▶ _PROBLEM TO WORK ON_
Reproduce the data in full, exactly as it appears.

BEGIN INFORMATION PROVIDED

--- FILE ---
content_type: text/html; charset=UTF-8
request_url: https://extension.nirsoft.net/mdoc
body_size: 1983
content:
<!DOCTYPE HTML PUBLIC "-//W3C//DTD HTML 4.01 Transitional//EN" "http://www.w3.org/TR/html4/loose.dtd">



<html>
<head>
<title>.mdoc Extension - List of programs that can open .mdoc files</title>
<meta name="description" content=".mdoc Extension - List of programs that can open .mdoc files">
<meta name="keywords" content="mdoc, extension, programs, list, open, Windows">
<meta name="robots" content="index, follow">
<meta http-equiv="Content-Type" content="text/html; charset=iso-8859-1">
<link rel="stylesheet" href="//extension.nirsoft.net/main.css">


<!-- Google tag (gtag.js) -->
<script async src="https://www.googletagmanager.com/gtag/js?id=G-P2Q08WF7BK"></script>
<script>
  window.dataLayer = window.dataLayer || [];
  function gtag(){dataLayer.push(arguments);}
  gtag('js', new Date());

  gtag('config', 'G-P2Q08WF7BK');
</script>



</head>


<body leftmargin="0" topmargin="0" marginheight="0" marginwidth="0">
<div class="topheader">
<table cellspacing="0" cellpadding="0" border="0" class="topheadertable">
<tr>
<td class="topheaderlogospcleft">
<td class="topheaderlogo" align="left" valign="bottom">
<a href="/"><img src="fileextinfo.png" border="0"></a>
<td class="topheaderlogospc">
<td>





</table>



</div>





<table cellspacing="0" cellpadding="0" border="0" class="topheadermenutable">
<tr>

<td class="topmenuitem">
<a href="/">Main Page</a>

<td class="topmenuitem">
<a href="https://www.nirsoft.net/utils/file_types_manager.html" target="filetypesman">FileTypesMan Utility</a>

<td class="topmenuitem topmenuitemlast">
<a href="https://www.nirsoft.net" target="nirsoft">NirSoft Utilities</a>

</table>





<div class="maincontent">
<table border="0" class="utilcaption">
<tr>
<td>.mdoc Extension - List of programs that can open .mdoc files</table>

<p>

END INFORMATION PROVIDED

▶ _EXPECTED ANSWER_
--- FILE ---
content_type: text/html; charset=UTF-8
request_url: https://extension.nirsoft.net/mdoc
body_size: 1983
content:
<!DOCTYPE HTML PUBLIC "-//W3C//DTD HTML 4.01 Transitional//EN" "http://www.w3.org/TR/html4/loose.dtd">



<html>
<head>
<title>.mdoc Extension - List of programs that can open .mdoc files</title>
<meta name="description" content=".mdoc Extension - List of programs that can open .mdoc files">
<meta name="keywords" content="mdoc, extension, programs, list, open, Windows">
<meta name="robots" content="index, follow">
<meta http-equiv="Content-Type" content="text/html; charset=iso-8859-1">
<link rel="stylesheet" href="//extension.nirsoft.net/main.css">


<!-- Google tag (gtag.js) -->
<script async src="https://www.googletagmanager.com/gtag/js?id=G-P2Q08WF7BK"></script>
<script>
  window.dataLayer = window.dataLayer || [];
  function gtag(){dataLayer.push(arguments);}
  gtag('js', new Date());

  gtag('config', 'G-P2Q08WF7BK');
</script>



</head>


<body leftmargin="0" topmargin="0" marginheight="0" marginwidth="0">
<div class="topheader">
<table cellspacing="0" cellpadding="0" border="0" class="topheadertable">
<tr>
<td class="topheaderlogospcleft">
<td class="topheaderlogo" align="left" valign="bottom">
<a href="/"><img src="fileextinfo.png" border="0"></a>
<td class="topheaderlogospc">
<td>





</table>



</div>





<table cellspacing="0" cellpadding="0" border="0" class="topheadermenutable">
<tr>

<td class="topmenuitem">
<a href="/">Main Page</a>

<td class="topmenuitem">
<a href="https://www.nirsoft.net/utils/file_types_manager.html" target="filetypesman">FileTypesMan Utility</a>

<td class="topmenuitem topmenuitemlast">
<a href="https://www.nirsoft.net" target="nirsoft">NirSoft Utilities</a>

</table>





<div class="maincontent">
<table border="0" class="utilcaption">
<tr>
<td>.mdoc Extension - List of programs that can open .mdoc files</table>

<p>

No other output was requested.